Many times in our lives we are so absorbed in our own activity of living that we fail to learn about some significant event, or it we do, do not comprehend its significance. This must not happen in our community in the case of Roland Johnson.
Roland Johnson, a nationally recognized advocate for people with disabilities, died on August 29th, 1994 of cardiac arrest. He was 48 years old and lived in Collegeville, Pennsylvania.
Roland was a hero and a leader, and it is important for those who did not have the pleasure of knowing him, working with him or hearing him speak, to know about him and what he has left us.
Roland lived with his family until age of 12, and was then admitted to Pennhurst Center. He experienced the frustration of losing his family because they did not have the knowledge and support to raise him, and the horror of institutional living. Roland’s spirit was powerful and he turned these experiences into compassion for families with children with disabilities and a passion to get everyone out of institutions and give people control over their lives.
Roland challenged his colleagues to take control over their lives. He was often heard in speeches to shout “Who’s in control? Are you in control or is the staff in control?” The challenge was also directed at the help givers; a wake-up call.
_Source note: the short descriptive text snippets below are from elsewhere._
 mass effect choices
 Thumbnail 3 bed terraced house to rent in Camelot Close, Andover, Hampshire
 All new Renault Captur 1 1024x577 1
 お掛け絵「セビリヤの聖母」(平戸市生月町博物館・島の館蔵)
Roland was a pioneer. It is impossible to know the courage of a man who had slung at him the worst levels and insults imaginable, who suffered abuse and neglect, and who belonged to a group totally discounted by society, but who nevertheless stood up in public to speak for himself and his people.
Roland gave voice to the people. Roland made us listen. Roland changed how we think about disabilities. Roland showed us what forgiveness and generosity are, and Roland showed us what courage and dignity look like.
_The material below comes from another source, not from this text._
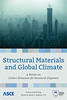 Thumbnail Structural Materials and Global Climate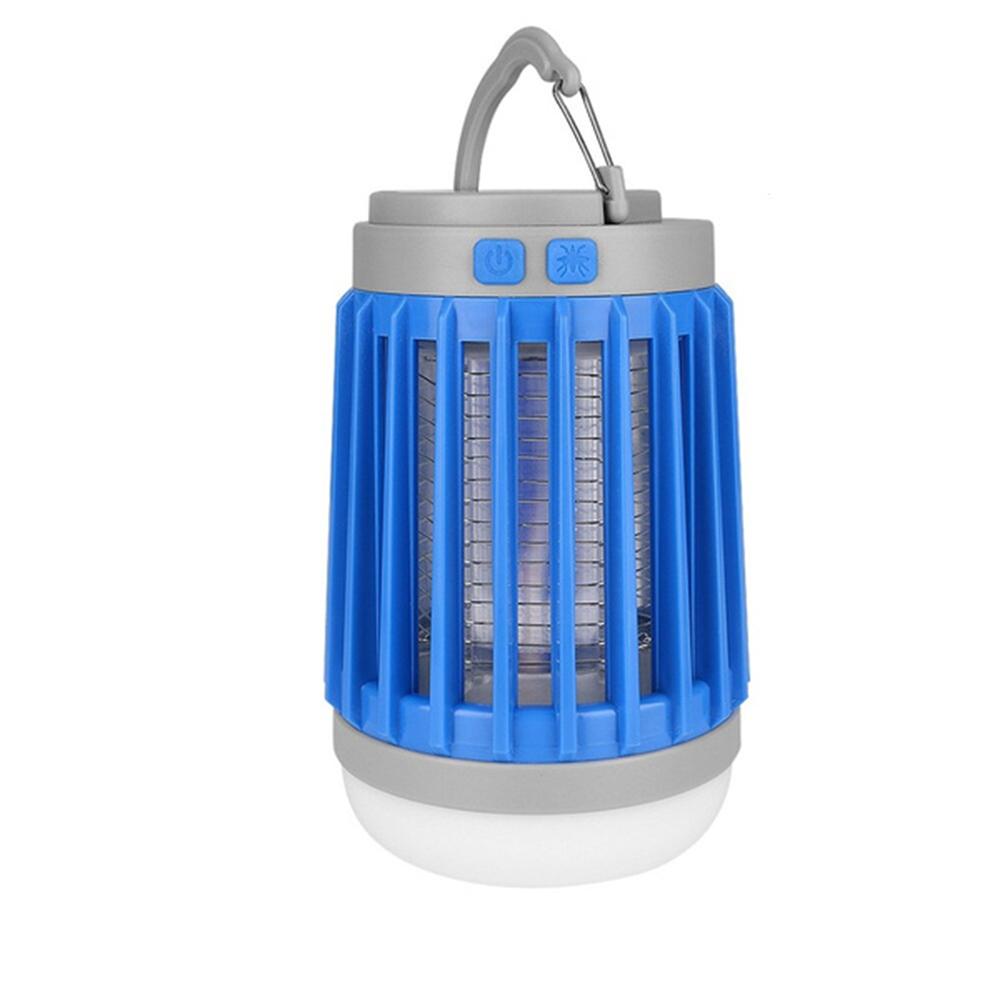 Solar Powered LED Outdoor Light and Mosquito Killer USB Charging_9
Other heros like Frederick Douglass, Harriet Tubman and Susan B. Anthony passed from life to be forgotten for a time because they came from a group that was devalued by mainstream society, only to be discovered and valued by later generations. This does not have to happen to Roland Johnson.
If we care about all people and the struggle for social justice, we have to hold on to our heros and so hold Roland in our hearts…and create opportunities and support for others to speak, and then listen to them.